> **Task instructions**: Resume the text on patient-centered health applications, continuing its section on mobile devices from the point where it stops.

======== Exercise text

Patient-centered applications are defined as systems that enable a partnership among practitioners, patients, and their families (when appropriate) to ensure that procedures and decisions respect patients' needs and preferences. Developers should solicit patients' input regarding the education and support that patients require to make decisions and participate in their own care.3 Such applications bridge clinical and nonclinical sectors and include both individual and population health-oriented tools. They encompass different communication channels such as web-based systems, portable monitoring tools, and mobile devices.

The Knowledge in Motion Working Group of the American Medical Informatics Association coalesced from the merger of three previous working groups: Internet, Telehealth, and Mobile Computing. The working group produced this white paper to define the key principles and challenges for designers, policy makers, and evaluators of patient-centered technologies designed for disease prevention and management. The paper reviews current and emerging trends; highlights challenges related to design, evaluation, reimbursement, and usability; and reaches conclusions for next steps that will advance the domain.

Review of Applications

Internet-based Applications

The Internet provides a platform for consumers to access health information. The number of web-based patient education sites that provide access to information related to patients' conditions has been increasing. The web enables patients communication between patients and health care providers4 or among patients and/or community members. Internet technologies have been utilized for disease management in many clinical areas, e.g., in asthma and diabetes management, where frequent monitoring can lead to early detection of potentially critical situations and timely intervention. In this context, a distinction needs to be made between applications that support pure self-care (without involvement of a health care provider) and applications that provide IT- enabled provider support of self care or disease co-management (vs. the traditional model of provider-administered and controlled care delivery).

One example of IT-enabled self care is the home asthma telemonitoring5 system, which provides patients with continuous individualized help in the daily routine of asthma self-care. Extensive evaluations of the CHESS system (Comprehensive Health Enhancement Support System), an interactive computer system containing information, social support, and problem-solving tools for different patient groups (e.g., breast cancer patients, HIV patients), show the potential of web-based applications to increase disease knowledge, education, and social support.6

Most Internet-based health intervention studies have measured immediate, IT-focused nonclinical outcomes of Internet utilization for disease management, including features accessed by the patients,7 patient experience and satisfaction,8 or general health portal reliability.9

In general, it is difficult to characterize the effect of patient-centered applications compared with other interventions due to difficulty in teasing out the independent contribution of the technology. A systematic literature review focusing on the effects on health and social outcomes of computer-based peer-to-peer communities and electronic self support groups10 came to a similar conclusion, indicating that no robust evidence exists yet for the effects of such communities.

Mobile Devices

Mobile health applications focus on serving the needs of the user by providing widespread access to relevant information and/or remote data capture, thus eliminating the need for the user to be physically linked to a network or restricted to a specific geographic location.

================
======== Data shown

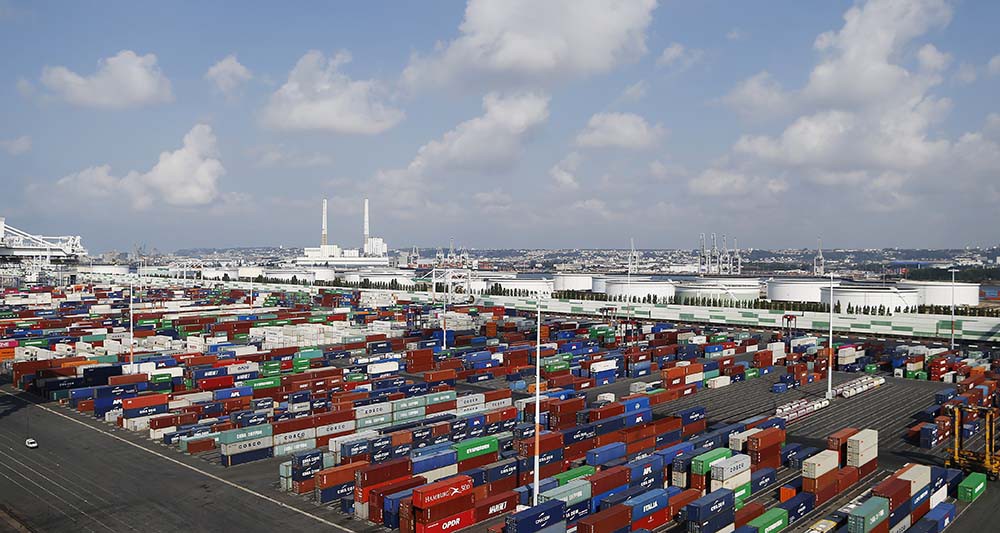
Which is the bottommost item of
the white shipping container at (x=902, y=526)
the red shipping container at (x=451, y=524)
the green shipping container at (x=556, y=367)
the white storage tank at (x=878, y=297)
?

================
======== Data shown

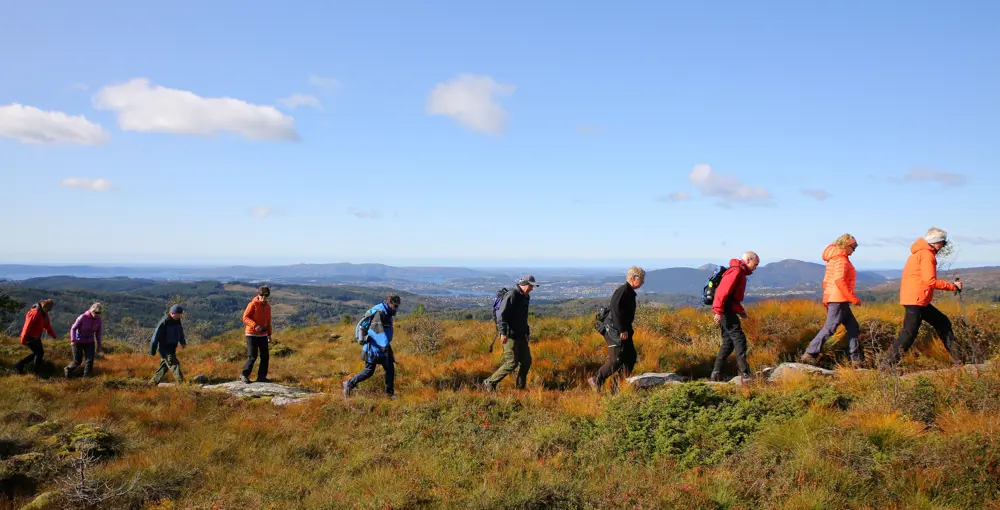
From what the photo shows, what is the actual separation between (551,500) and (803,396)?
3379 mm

================
======== Data shown

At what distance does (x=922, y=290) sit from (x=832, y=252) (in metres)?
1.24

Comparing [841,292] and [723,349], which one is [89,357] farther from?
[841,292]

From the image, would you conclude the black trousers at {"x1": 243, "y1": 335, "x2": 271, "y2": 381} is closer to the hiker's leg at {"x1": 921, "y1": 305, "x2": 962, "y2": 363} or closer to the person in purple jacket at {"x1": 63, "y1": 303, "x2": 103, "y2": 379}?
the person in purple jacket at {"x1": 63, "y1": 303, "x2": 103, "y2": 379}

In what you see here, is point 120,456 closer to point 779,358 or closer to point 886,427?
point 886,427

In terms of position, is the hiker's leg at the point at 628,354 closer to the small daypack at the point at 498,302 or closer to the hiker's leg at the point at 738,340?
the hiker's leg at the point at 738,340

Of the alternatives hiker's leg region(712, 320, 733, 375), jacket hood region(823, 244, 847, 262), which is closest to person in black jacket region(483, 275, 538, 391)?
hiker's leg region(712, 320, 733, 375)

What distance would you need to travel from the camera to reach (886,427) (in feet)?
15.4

================

> **Response area**:
The use of mobile IT devices such as personal digital assistants (PDAs) and cellular phones in health care is increasing. For health care practitioners, the use of mobile IT can bring additional resources to the point of care and can change the location of that point of care. Earlier research into using mobile IT devices, such as PDAs or cellular phones, emphasized the collection of data from the patient to facilitate clinician decision making.11 There are a few applications that provide real-time decision support to patients as well.12 Despite the movement toward patient-centric applications, most applications described in the literature follow the old model of decision-making in which the patient is a receiver of instructions rather than a participant in the management process.13 In these applications, it is assumed that patients will comply with recommended interventions and there is little follow-up to examine whether and how the patient did so.14

Patient-centered mobile health care applications have often targeted the areas of asthma,15 diabetes,16 and chronic obstructive pulmonary disease (COPD).17 Mobile health promotion or wellness applications have primarily addressed smoking cessation,18 nutritional intake,19 and vaccinations.20 In the popular media but not yet in scientific literature, there have been descriptions of how MP3 players21 and iPods22 might promote wellness activities and patient education. As noted by Moen and Brennan,23 consumers use complex strategies for managing their health information (storing information throughout multiple spaces in their household, recording with different media, and organizing data based on perceived urgency of the information), and technology designers should incorporate these strategies into their mobile IT designs for health management.

Home Telehealth Applications

Home telehealth applications (also known as telehomecare applications) utilize telecommunication and videoconferencing technologies to enable a health care provider at a clinical site to communicate with patients in their homes. Such an interaction via videoconferencing is called a virtual visit. In this context, the term actual visit is used to describe the traditional visit of the health care provider to the patient's home that includes a face-to-face interaction. In addition to the use of videoconferencing to enhance interactions, telehomecare applications utilize vital sign and other reporting devices that allow patients to become more involved and in many cases to oversee the monitoring process.

Johnston et al.24 evaluated the use of remote video technology and monitoring devices in the home and determined that it achieved cost savings and improved access to home care support while producing no differences in clinical outcomes when compared with traditional care. A recent clinical trial at the Veterans Affairs Palo Alto Health Care System explored the use of a simple telephone-based device to ask patients a series of questions related to their health on a daily basis25 and demonstrated a significant decline in readmissions as a result of this simple asynchronous monitoring process.25 Health-related outcomes, including patient compliance, morbidity, and mortality, have been studied less often. Most such studies have had a maximum follow-up of one year and therefore are not able to evaluate long-term outcomes.

Usability and User Acceptance

The usability of mobile health systems is a key factor in the acceptance and diffusion of such technology in disease management and wellness promotion. In this context, four factors need to be addressed: user-friendliness, usability, user competence, and confidence.26 The first two factors deal mostly with the type of mobile technology (hardware matters such as size, noise, aesthetic presence, and obtrusiveness, and software matters such as user interfaces and device operation), whereas the last two factors relate more to users and their perceptions.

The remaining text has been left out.